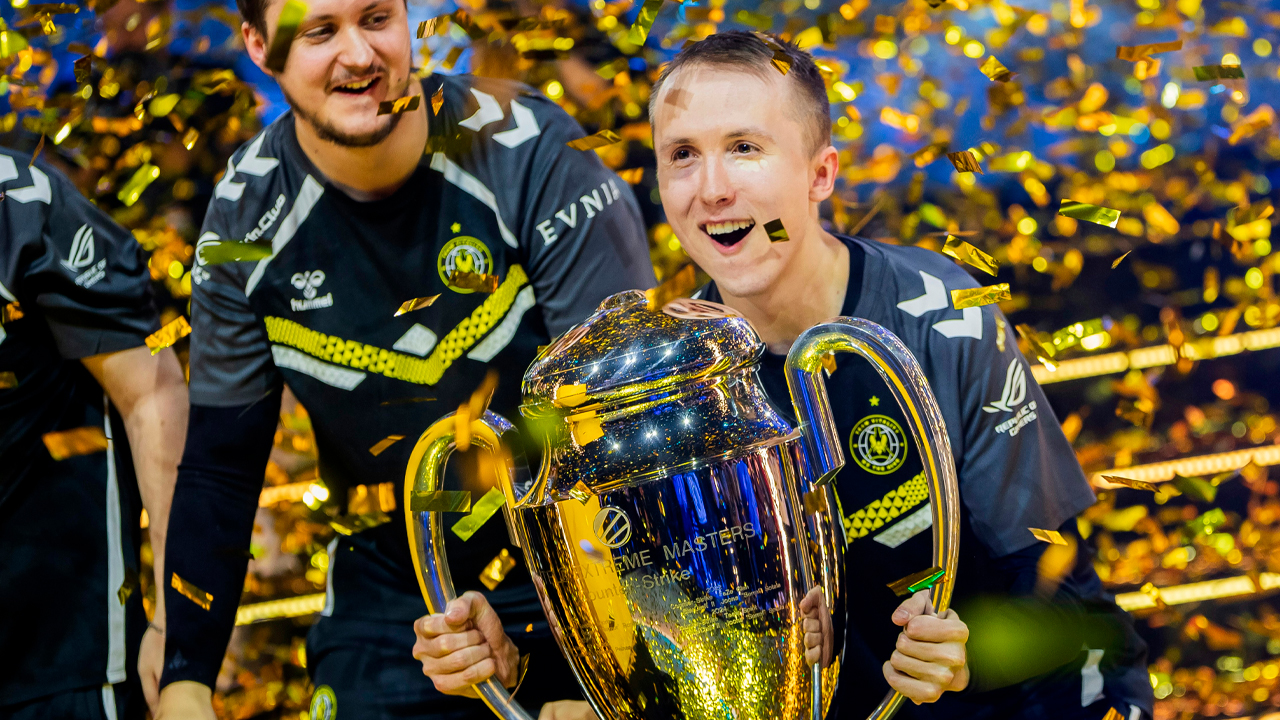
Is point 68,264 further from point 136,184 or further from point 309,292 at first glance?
# # # #
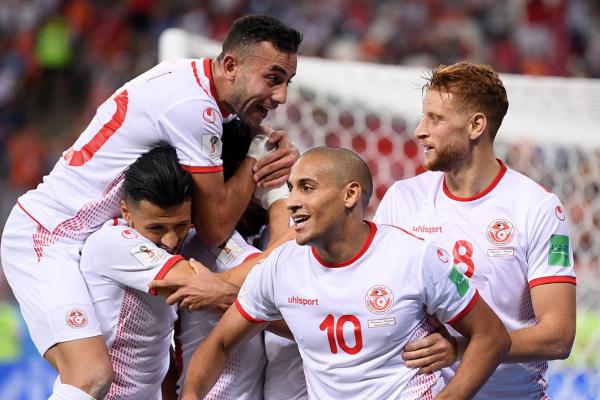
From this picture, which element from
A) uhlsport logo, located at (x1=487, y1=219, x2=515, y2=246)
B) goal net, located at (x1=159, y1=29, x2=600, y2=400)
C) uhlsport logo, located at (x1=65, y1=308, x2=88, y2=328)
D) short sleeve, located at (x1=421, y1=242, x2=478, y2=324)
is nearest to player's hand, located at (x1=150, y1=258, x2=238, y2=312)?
# # # #
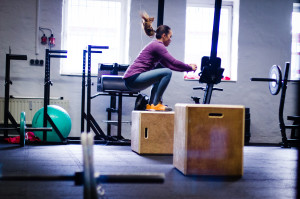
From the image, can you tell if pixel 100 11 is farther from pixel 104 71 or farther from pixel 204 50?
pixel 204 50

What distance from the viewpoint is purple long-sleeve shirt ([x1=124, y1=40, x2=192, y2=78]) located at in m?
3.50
# # # #
**Request**: Please extract every line of the material above that contains the word "located", treating uppercase and lowercase letters as distinct.

**Answer**:
A) uhlsport logo, located at (x1=487, y1=219, x2=515, y2=246)
B) goal net, located at (x1=159, y1=29, x2=600, y2=400)
C) uhlsport logo, located at (x1=65, y1=308, x2=88, y2=328)
D) short sleeve, located at (x1=421, y1=242, x2=478, y2=324)
is nearest to player's hand, located at (x1=150, y1=258, x2=238, y2=312)?
What distance from the viewpoint is purple long-sleeve shirt ([x1=124, y1=40, x2=192, y2=78]) located at in m?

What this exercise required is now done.